Bijoy a la capacité de ralentir le temps pour offrir de l’espace. Physique, émotionnel et sensoriel”, poursuit Juliette Lecorne. Une démarche très lisible à la Fondation Cartier. Réunissant peintures, sculptures, bols en céramique et dessins signés par deux artistes invitées, Alev Ebüzziya Siesbye et Hu Liu, mais aussi différents types de pierres, structures en bambou et dessins au sol, la proposition du studio accorde autant d’importance aux vides qu’aux pleins. 

 

Annoncée par son titre, “Le souffle de l’architecte”, une grande thématique en émerge : la respiration – celle d’un homme qui intervient sur l’espace sans l’altérer, avec délicatesse.
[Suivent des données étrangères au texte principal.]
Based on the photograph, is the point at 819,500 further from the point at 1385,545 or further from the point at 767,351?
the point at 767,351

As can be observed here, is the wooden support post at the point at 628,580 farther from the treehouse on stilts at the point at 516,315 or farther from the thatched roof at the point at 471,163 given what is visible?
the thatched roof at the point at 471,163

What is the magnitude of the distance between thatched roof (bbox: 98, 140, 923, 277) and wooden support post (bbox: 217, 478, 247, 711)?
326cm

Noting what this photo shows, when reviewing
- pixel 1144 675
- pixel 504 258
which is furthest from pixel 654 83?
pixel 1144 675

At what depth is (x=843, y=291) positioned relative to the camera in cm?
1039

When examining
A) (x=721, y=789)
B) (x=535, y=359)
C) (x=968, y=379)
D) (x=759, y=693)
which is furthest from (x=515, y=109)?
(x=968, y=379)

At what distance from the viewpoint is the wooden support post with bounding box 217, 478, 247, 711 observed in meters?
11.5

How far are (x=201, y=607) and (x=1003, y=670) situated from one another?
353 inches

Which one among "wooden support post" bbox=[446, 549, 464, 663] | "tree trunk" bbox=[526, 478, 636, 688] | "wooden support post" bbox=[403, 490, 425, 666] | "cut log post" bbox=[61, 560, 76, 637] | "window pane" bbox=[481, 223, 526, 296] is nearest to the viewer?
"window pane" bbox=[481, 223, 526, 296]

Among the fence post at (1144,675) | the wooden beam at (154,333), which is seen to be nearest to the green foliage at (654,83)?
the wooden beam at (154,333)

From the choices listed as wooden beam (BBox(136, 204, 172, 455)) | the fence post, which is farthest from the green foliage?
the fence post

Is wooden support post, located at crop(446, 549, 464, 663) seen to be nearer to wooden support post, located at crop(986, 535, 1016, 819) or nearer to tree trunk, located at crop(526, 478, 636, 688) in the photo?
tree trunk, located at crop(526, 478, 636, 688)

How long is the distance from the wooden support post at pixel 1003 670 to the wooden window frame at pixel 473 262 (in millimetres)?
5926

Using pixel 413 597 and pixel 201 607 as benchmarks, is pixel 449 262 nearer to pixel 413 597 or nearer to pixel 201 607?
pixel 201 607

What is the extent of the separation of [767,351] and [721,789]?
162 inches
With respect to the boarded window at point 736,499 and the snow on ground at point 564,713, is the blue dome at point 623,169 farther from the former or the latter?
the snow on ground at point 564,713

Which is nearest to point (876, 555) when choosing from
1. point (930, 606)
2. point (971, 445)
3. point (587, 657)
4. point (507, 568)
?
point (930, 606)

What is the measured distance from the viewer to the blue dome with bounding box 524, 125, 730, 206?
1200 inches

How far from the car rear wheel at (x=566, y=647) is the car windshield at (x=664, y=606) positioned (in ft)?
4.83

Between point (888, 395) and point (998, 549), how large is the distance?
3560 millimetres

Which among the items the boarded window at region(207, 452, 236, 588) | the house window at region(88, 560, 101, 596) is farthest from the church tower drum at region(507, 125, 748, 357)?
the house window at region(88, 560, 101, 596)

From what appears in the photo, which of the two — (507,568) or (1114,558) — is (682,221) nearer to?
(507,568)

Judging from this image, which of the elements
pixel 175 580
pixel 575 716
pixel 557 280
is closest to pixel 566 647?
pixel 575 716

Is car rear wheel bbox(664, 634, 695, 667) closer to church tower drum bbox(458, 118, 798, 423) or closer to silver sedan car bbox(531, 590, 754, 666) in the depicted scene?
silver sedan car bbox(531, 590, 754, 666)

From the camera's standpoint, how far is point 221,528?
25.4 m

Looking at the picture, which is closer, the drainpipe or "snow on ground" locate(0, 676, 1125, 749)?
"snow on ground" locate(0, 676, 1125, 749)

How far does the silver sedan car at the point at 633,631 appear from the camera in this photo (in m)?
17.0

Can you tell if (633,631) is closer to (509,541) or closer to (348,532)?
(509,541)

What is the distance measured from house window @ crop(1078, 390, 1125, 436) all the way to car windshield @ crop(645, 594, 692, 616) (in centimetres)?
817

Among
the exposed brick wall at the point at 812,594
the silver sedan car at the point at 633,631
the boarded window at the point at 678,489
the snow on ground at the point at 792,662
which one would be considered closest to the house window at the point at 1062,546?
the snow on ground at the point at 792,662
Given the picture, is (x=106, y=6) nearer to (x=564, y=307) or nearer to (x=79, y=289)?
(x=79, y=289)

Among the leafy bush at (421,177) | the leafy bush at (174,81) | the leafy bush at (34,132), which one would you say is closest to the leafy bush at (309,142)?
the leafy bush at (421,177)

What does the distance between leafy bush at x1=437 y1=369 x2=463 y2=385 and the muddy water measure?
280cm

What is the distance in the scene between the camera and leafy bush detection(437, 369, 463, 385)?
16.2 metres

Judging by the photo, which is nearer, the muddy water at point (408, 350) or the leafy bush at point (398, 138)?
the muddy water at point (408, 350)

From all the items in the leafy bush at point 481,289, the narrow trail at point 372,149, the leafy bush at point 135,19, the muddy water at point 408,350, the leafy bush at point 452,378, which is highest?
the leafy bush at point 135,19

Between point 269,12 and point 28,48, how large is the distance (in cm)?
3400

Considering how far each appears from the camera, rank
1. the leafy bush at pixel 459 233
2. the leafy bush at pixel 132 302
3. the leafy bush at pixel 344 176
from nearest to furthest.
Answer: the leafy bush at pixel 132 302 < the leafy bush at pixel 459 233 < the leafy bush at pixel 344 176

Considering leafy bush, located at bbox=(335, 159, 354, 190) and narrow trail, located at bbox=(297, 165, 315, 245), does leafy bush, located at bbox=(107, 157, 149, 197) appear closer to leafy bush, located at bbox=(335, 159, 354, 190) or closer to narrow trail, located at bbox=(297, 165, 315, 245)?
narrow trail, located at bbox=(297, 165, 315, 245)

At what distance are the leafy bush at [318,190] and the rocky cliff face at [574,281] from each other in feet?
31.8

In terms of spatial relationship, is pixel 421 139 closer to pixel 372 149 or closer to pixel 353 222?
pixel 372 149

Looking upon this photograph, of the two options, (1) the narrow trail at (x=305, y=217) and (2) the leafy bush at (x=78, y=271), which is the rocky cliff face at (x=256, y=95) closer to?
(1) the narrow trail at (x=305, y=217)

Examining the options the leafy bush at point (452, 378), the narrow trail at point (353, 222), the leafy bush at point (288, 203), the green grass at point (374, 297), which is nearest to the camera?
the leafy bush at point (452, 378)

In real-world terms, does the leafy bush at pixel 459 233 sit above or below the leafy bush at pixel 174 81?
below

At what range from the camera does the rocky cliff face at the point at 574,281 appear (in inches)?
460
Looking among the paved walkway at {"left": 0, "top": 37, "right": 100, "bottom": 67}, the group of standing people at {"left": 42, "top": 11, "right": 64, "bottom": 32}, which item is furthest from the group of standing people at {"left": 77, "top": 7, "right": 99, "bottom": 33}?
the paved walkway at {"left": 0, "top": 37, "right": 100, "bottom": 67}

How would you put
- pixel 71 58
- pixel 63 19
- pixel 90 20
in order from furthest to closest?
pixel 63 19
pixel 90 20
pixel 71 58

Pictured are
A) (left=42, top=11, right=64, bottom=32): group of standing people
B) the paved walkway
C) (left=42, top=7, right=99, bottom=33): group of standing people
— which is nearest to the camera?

Le designer tient à le préciser : sa façon d’aborder le projet n’a pas été différente de celle qu’il met en œuvre pour ses réalisations architecturales, qui témoignent, quels que soient leurs usages et leurs cahiers des charges, d’un même besoin viscéral de créer. “Pourquoi les hommes des cavernes peignaient-ils, alors que n’existaient encore ni acheteurs, ni commissaires, ni monde de l’art ?” nous interroge, pour conclure, l’architecte indien. “Ils le faisaient seulement pour retranscrire la beauté de ce qu’ils voyaient.” Sans jamais occulter la fonction de l’objet, Bijoy Jain parvient ainsi à déplacer la focale, pour mieux laisser triompher l’esthétisme pur. 

 

“Bijoy Jain / Studio Mumbai. Le souffle de l'architecte”, jusqu'au 21 avril 2024 à la Fondation Cartier, Paris 14e.

Projection du film The Sense of Tuning de Bêka & Lemoine, suivie d'une rencontre avec les cinéastes et Bijoy Jain, le lundi 25 mars à 19h30 au MK2 Bibliothèque, Paris XIIIe.

Conversation entre Bijoy Jain & Juliette Lecorne, le mercredi 27 mars à 19 heures au Pavillon de l'Arsenal, Paris IVe.